- _Document extract_

START

Alexander Paris, Analyst
Nice job on revenue in the quarter, better than our expectations, better than the consensus in this still uncertain environment. Diving into the uncertainty of the environment, and you mentioned that I want to talk a little bit about the funding environment. But before I talk about that, you referenced the government shutdown for the first 6 weeks of the quarter. How does that impact zSpace directly? Or is it just another point of uncertainty influencing decision-making?
Paul Kellenberger, CEO
Erick, do you want to take that?
Erick DeOliveira, CFO
Yes, I can take that. And Paul, you can add in. Thanks for the question, Alex. I think the way to think about the shutdown is, in many ways, it feels like the kind of headwind we felt throughout the year where our end users have obstacles to overcome in making purchasing and funding decisions and additional challenges in accessing those funds. Through the first 6 weeks of this quarter, their biggest obstacle has been just an inability to access funds that would have cascaded down from various federal departments, whether it's the Department of Labor or Education. And that imposes a delay in many cases in accepting shipments of products as well as upfront determination to conclude purchase orders with us. So in many ways, it feels like more of the same from the first half of the year.
Alexander Paris, Analyst
Yes, that's what I was thinking because I wonder which sources of federal funding schools can use to purchase your product, considering that most K through 12 funding comes from state and local sources. Federal programs like Title I provide some funds, and as I understand it, that money has continued to be available.
Erick DeOliveira, CFO
To take that from the perspective of...
Paul Kellenberger, CEO
Yes, let me address that. As you know, there are two parts to the business: the CTE business, which relies heavily on Perkins funding that has been consistent. The pace at which this funding is received varies depending on the state's political alignment. On the K-12 STEM side, 10% of the funding comes from the Department of Education, which is federal. We are involved in various title programs, including Title I. However, the majority of funding is still sourced from state and local levels. The macro environment plays a role in this. To provide more detail, I attended a conference three weeks ago with around 60 superintendents, and I spoke with about 15 of them. They expressed that things feel somewhat back to normal, but there’s a significant shift since federal funding now goes directly to the states without restrictions. Previously, funding was tied to specific titles, but that is no longer the case. For instance, Title I and other titles, which encompassed special education and English learning programs, no longer have those connections. Therefore, we remain cautiously optimistic about the situation. Thank you for your feedback on our results. Ultimately, we are cautiously optimistic, and that’s the best way to summarize it.
Alexander Paris, Analyst
Okay. That works. I appreciate that information. In discussing your recent successes, Paul, I noticed that you didn't mention Danbury in the press release or your prepared comments. The press release about the Danbury school was quite interesting. It's the largest high school district in Connecticut and the seventh largest overall. What is the deployment there? Is it one high school and three middle schools, or will it ultimately be more than that?

END

- _Given data_
START

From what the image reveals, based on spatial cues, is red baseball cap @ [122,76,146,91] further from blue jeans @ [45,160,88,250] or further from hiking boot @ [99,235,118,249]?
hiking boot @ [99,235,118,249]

END

- _Given exercise_
Please explain in one to three sentences why, according to the CFO in the zSpace call transcript, the government shutdown slowed purchasing by the company's end users. The lines have no connection to the zSpace call transcript.

- _Task response_
During the first six weeks of the quarter, end users could not access funds that would have cascaded down from federal departments such as Labor or Education. In many cases, that delayed their acceptance of product shipments and their decisions to conclude purchase orders with zSpace.